▶ Work required:
Extract every line below, verbatim.

── The input ──

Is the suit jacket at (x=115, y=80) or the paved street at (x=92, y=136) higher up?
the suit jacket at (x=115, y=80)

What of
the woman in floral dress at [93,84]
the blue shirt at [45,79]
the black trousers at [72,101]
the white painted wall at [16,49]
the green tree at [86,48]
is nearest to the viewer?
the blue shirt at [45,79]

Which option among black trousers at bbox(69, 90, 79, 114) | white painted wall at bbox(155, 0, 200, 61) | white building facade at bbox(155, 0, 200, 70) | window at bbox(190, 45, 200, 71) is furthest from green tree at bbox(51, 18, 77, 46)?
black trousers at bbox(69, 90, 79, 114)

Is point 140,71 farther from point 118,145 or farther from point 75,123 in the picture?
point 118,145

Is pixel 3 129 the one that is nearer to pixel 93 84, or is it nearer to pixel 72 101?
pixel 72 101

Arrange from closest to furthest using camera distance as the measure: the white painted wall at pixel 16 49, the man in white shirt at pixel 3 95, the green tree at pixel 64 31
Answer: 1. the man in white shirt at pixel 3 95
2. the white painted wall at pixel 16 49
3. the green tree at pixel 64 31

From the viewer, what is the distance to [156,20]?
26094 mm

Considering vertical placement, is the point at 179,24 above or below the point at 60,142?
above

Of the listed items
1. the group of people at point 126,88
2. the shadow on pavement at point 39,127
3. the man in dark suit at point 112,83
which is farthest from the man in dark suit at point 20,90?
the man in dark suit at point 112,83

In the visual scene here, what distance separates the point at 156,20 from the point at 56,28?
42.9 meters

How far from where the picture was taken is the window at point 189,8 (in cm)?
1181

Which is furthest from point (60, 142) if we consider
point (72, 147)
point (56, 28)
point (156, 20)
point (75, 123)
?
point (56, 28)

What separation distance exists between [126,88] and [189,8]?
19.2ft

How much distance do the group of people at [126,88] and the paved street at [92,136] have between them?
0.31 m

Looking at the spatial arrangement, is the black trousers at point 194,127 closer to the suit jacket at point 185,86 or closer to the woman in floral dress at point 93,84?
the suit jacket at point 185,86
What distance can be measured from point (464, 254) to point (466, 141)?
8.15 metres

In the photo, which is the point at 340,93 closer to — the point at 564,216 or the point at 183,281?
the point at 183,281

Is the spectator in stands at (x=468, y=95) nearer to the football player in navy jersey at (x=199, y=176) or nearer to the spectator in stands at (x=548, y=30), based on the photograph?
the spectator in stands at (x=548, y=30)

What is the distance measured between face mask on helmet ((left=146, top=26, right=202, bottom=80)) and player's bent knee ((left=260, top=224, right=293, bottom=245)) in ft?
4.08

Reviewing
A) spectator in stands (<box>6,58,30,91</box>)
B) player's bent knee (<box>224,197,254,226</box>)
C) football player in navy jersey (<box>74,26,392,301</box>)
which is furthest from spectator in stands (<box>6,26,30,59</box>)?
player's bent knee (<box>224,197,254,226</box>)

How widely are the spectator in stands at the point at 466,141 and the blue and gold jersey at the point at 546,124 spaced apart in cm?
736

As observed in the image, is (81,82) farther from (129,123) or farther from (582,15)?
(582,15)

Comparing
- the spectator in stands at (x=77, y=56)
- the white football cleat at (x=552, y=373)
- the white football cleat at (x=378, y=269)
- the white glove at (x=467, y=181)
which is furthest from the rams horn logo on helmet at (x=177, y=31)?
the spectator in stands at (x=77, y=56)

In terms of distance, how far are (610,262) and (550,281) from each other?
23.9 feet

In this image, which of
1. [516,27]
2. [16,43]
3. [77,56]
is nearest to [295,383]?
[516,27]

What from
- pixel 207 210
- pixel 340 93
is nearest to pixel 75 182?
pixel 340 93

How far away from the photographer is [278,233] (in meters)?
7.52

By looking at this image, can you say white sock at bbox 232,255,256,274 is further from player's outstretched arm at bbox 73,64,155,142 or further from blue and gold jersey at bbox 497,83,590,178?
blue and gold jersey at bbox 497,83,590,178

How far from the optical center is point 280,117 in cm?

───

▶ Completed exercise:
Is the suit jacket at (x=115, y=80) or the paved street at (x=92, y=136) higher up?
the suit jacket at (x=115, y=80)

What of
the woman in floral dress at [93,84]
the blue shirt at [45,79]
the black trousers at [72,101]
the white painted wall at [16,49]
the green tree at [86,48]
is nearest to the viewer?
the blue shirt at [45,79]

Which option among black trousers at bbox(69, 90, 79, 114) | white painted wall at bbox(155, 0, 200, 61) | white building facade at bbox(155, 0, 200, 70) | window at bbox(190, 45, 200, 71) is furthest from green tree at bbox(51, 18, 77, 46)?
black trousers at bbox(69, 90, 79, 114)

Is point 140,71 farther from point 118,145 or farther from point 75,123 in the picture?
point 118,145

Is pixel 3 129 the one that is nearer to pixel 93 84, or is it nearer to pixel 72 101?
pixel 72 101

Arrange from closest to furthest using camera distance as the measure: the white painted wall at pixel 16 49, the man in white shirt at pixel 3 95, the green tree at pixel 64 31
Answer: 1. the man in white shirt at pixel 3 95
2. the white painted wall at pixel 16 49
3. the green tree at pixel 64 31

From the viewer, what is the distance to [156,20]?
26094 mm

Considering vertical placement, is the point at 179,24 above or below the point at 60,142?
above

Of the listed items
1. the group of people at point 126,88
2. the shadow on pavement at point 39,127
3. the man in dark suit at point 112,83
which is farthest from the man in dark suit at point 20,90?
the man in dark suit at point 112,83

In the visual scene here, what distance separates the point at 156,20 from the point at 56,28?
42.9 meters

How far from where the picture was taken is the window at point 189,8 (in cm)?
1181

Which is furthest from point (60, 142) if we consider
point (72, 147)
point (56, 28)
point (156, 20)
point (75, 123)
?
point (56, 28)

What separation distance exists between [126,88] and [189,8]?
19.2ft

How much distance do the group of people at [126,88] and the paved street at [92,136] have between them?
0.31 m

Looking at the spatial arrangement, is the black trousers at point 194,127 closer to the suit jacket at point 185,86 or closer to the woman in floral dress at point 93,84?
the suit jacket at point 185,86
What distance can be measured from point (464, 254) to point (466, 141)?
8.15 metres

In the photo, which is the point at 340,93 closer to — the point at 564,216 or the point at 183,281?
the point at 183,281

Is the spectator in stands at (x=468, y=95) nearer to the football player in navy jersey at (x=199, y=176) or nearer to the spectator in stands at (x=548, y=30), based on the photograph?
the spectator in stands at (x=548, y=30)

What is the distance measured between face mask on helmet ((left=146, top=26, right=202, bottom=80)) and player's bent knee ((left=260, top=224, right=293, bottom=245)) in ft?
4.08

Reviewing
A) spectator in stands (<box>6,58,30,91</box>)
B) player's bent knee (<box>224,197,254,226</box>)
C) football player in navy jersey (<box>74,26,392,301</box>)
which is furthest from spectator in stands (<box>6,26,30,59</box>)?
player's bent knee (<box>224,197,254,226</box>)

How widely are the spectator in stands at the point at 466,141 and the blue and gold jersey at the point at 546,124 spaced apart in cm?
736

As observed in the image, is (81,82) farther from (129,123) or farther from (582,15)?
(582,15)

Comparing
- the spectator in stands at (x=77, y=56)
- the white football cleat at (x=552, y=373)
- the white football cleat at (x=378, y=269)
- the white glove at (x=467, y=181)
which is furthest from the rams horn logo on helmet at (x=177, y=31)?
the spectator in stands at (x=77, y=56)

In terms of distance, how far are (610,262) and (550,281) from each other?
23.9 feet

In this image, which of
1. [516,27]
2. [16,43]
3. [77,56]
is nearest to [295,383]?
[516,27]

What from
- pixel 207 210
- pixel 340 93
is nearest to pixel 75 182?
pixel 340 93

How far away from the photographer is [278,233] (in meters)?
7.52

By looking at this image, can you say white sock at bbox 232,255,256,274 is further from player's outstretched arm at bbox 73,64,155,142 or further from blue and gold jersey at bbox 497,83,590,178?
blue and gold jersey at bbox 497,83,590,178

How far from the optical center is point 280,117 in cm?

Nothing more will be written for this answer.